## BEGIN
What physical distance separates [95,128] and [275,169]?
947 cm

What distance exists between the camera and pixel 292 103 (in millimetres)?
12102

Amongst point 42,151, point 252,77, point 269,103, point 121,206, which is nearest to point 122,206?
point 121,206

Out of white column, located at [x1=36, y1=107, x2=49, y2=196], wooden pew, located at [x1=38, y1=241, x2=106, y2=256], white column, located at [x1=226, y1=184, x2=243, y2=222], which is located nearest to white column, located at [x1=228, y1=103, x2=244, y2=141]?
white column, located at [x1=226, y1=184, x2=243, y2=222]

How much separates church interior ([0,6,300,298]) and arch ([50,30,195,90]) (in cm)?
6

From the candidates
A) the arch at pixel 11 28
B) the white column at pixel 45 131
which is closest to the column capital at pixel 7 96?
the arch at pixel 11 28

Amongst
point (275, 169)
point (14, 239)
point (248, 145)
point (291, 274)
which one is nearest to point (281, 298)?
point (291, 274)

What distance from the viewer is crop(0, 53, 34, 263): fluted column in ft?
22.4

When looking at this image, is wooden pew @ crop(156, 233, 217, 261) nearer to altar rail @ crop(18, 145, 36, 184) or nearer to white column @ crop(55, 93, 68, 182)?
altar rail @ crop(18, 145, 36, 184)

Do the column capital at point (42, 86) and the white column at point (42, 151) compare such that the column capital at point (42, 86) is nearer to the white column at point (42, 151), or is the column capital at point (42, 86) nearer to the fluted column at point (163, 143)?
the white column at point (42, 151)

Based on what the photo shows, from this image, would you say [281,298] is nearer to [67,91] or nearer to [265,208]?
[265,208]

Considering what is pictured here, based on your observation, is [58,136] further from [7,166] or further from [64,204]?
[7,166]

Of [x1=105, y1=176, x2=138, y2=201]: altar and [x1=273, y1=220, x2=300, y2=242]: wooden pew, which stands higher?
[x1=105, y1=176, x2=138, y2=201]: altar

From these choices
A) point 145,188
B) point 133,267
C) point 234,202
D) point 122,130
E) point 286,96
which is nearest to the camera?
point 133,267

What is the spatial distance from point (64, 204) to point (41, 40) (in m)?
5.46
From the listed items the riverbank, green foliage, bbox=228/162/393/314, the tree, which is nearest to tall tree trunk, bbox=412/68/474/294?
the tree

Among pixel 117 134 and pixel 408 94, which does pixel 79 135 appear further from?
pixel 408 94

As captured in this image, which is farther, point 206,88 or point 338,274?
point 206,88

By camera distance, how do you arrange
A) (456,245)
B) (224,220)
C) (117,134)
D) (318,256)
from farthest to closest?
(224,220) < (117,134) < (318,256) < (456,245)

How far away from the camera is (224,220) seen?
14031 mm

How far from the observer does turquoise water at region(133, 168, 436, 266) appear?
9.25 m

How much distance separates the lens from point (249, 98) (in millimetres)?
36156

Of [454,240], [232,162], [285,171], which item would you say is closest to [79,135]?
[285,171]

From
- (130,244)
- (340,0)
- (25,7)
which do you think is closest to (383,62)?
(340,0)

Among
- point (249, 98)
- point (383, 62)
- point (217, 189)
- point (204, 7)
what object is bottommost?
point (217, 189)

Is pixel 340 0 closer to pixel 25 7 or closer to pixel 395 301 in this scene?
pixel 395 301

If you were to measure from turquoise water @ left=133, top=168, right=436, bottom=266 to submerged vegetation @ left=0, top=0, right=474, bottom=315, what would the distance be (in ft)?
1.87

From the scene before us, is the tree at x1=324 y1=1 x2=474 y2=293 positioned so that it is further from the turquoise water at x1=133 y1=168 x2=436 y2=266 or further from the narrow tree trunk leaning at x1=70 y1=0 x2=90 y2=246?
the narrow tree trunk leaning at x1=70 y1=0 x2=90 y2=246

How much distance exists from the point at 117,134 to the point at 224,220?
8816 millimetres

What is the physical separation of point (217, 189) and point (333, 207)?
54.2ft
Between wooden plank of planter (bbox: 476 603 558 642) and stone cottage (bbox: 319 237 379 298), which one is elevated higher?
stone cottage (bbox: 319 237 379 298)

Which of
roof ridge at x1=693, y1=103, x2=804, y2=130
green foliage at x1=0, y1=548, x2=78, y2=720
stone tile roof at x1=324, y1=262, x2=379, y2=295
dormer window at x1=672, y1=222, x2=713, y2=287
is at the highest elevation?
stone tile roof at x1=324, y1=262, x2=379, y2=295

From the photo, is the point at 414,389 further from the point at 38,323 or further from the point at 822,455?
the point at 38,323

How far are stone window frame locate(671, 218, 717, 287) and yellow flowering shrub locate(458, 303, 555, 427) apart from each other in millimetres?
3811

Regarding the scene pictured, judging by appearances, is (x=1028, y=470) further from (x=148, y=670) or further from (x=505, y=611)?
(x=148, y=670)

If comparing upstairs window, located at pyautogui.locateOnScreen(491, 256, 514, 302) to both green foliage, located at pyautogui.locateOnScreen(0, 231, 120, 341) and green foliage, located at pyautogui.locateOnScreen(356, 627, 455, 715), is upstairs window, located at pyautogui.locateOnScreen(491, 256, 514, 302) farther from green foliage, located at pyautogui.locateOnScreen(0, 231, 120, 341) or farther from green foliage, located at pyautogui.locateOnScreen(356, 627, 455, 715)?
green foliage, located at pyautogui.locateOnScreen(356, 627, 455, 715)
## END
■ Instruction: Copy the data verbatim, beginning at the line that contains "Regarding the scene" and continuing to the last line of the data.

■ Answer to the exercise:
Regarding the scene pictured, judging by appearances, is (x=1028, y=470) further from (x=148, y=670) or further from (x=505, y=611)?
(x=148, y=670)

If comparing upstairs window, located at pyautogui.locateOnScreen(491, 256, 514, 302) to both green foliage, located at pyautogui.locateOnScreen(0, 231, 120, 341) and green foliage, located at pyautogui.locateOnScreen(356, 627, 455, 715), is upstairs window, located at pyautogui.locateOnScreen(491, 256, 514, 302) farther from green foliage, located at pyautogui.locateOnScreen(0, 231, 120, 341) or farther from green foliage, located at pyautogui.locateOnScreen(356, 627, 455, 715)?
green foliage, located at pyautogui.locateOnScreen(356, 627, 455, 715)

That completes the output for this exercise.